À travers le judas de Präauer, nous examinons une maison confortable d’aujourd’hui, dans laquelle la vie soi-disant simple est la bonne chose, un marché de vieux meubles et de valeurs avec un sens du nouveau design et de la rénovation morale. Dans l’inventaire des jalons culinaires, l’écart entre la vie étudiante dans «l’appartement insalubre» et l’existence de style de vie sympathiquement snob est mesuré, dans lequel le vase Alvar Aalto et le verre Iittala coexistent paisiblement avec la trouvaille du marché aux puces. L’auteur le pimente d’esprit et d’ironie finement dosée, mais contrairement au roman pop classique, il n’y a pas de cynisme. Aucun cœur d’artichaut des ténèbres n’est recherché, mais le temps perdu de sensations gustatives vierges. La nuance nostalgique sans vergogne résonne également dans la vision historique quotidienne des générations de mères et de grands-mères qui étaient plus pauvres à bien des égards, mais qui pouvaient et savaient certaines choses que la petite-fille n’a que comme mémoire sensuelle. Les protagonistes, qui démultiplient leur présence réelle presque en temps réel par le biais de vidéos publicitaires efficacement liées sur le web, sont toujours des gens de chair et de sang, et la narratrice est l’une d’entre elles, qui ne se distingue que par sa conscience de l’état des choses – et de le langage associé : “Pourquoi les gens aiment-ils tant dire ces derniers temps tout va bien? Pourquoi ont-ils demandé : Est-ce que tout va bien ? (. . .) Là où en fait très peu était simplement bon, presque rien du tout. » Parce qu’elle a lu Bourdieu et que la distinction entre ceci et cela allemand est particulièrement prononcée dans les informations sur les produits gastronomiques, l’hôtesse se demande aussi pourquoi « tant de différences subtiles “, “même au sein d’une langue”.

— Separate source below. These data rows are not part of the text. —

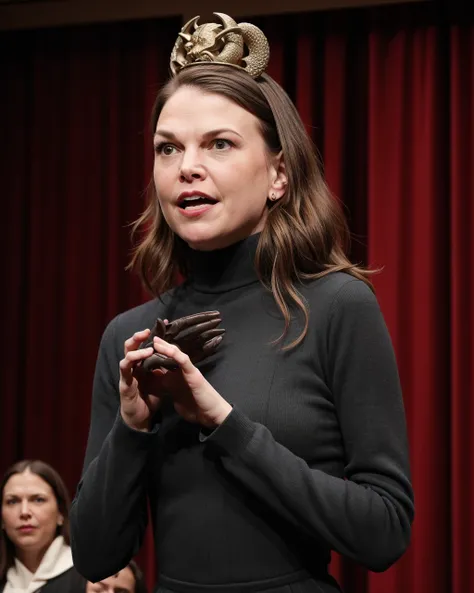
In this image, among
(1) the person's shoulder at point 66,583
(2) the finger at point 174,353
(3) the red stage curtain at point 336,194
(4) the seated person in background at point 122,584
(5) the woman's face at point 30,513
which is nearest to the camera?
(2) the finger at point 174,353

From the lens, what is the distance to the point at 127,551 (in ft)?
4.89

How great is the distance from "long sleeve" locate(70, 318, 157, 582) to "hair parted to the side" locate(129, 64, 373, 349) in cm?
27

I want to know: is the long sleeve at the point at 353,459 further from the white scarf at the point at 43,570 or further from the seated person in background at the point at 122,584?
the white scarf at the point at 43,570

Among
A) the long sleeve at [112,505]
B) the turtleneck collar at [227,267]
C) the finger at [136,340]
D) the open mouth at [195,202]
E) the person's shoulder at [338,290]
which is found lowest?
the long sleeve at [112,505]

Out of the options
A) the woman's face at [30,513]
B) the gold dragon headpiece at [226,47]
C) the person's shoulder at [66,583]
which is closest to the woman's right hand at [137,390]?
the gold dragon headpiece at [226,47]

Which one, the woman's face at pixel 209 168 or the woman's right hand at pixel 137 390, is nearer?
the woman's right hand at pixel 137 390

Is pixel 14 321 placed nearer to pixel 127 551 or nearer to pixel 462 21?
pixel 462 21

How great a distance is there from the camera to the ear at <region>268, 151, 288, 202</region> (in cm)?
156

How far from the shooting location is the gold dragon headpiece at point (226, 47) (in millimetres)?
1595

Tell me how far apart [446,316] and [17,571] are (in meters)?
1.82

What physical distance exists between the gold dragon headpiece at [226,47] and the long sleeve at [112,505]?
0.57m

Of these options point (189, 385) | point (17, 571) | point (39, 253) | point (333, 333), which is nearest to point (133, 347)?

Peut-être augmentent-ils le plaisir, tout comme le rythme bien pensé de Präauer et l’utilisation intelligente du discours direct et indirect, des répétitions, des variations et des citations augmentent le plaisir du texte, jusqu’à ce qu’un da capo al fine nous entraîne dans la boucle sans fin des retraites hospitalières. . D’une part, la satisfaction orale à manger et à boire (Crémant !) et à parler prépare le terrain à un changement érotique de sujet, puisque le sexe est « une forme de conversation utilisant d’autres moyens ». D’autre part, la question du bien-vivre ne se limite nullement à l’hédonisme. Qu’il s’agisse de bavardages ou de “conversations profondes”, “La cuisine au mauvais siècle” raconte également une crise de la quarantaine : il n’est pas facile de déballer les caisses de bananes si vous ne savez pas quoi penser de votre propre ascension et si la la liberté que vous avez conquise n’est pas contredite par la mémoire des choses et des habitudes qui vous accompagnent. Feuille après feuille, comme on se régale d’un artichaut, le narrateur entre dans le vif du sujet jusqu’à ce qu’un invité surprise venu d’outre-mer le révèle à l’hôtesse. La “douce amertume” est aussi la note gustative de ce livre.

Teresa Präauer : « Cuisiner au mauvais siècle ». Roman. Wallstein Verlag, Göttingen 2023. 198 pages, couverture rigide, 22 €.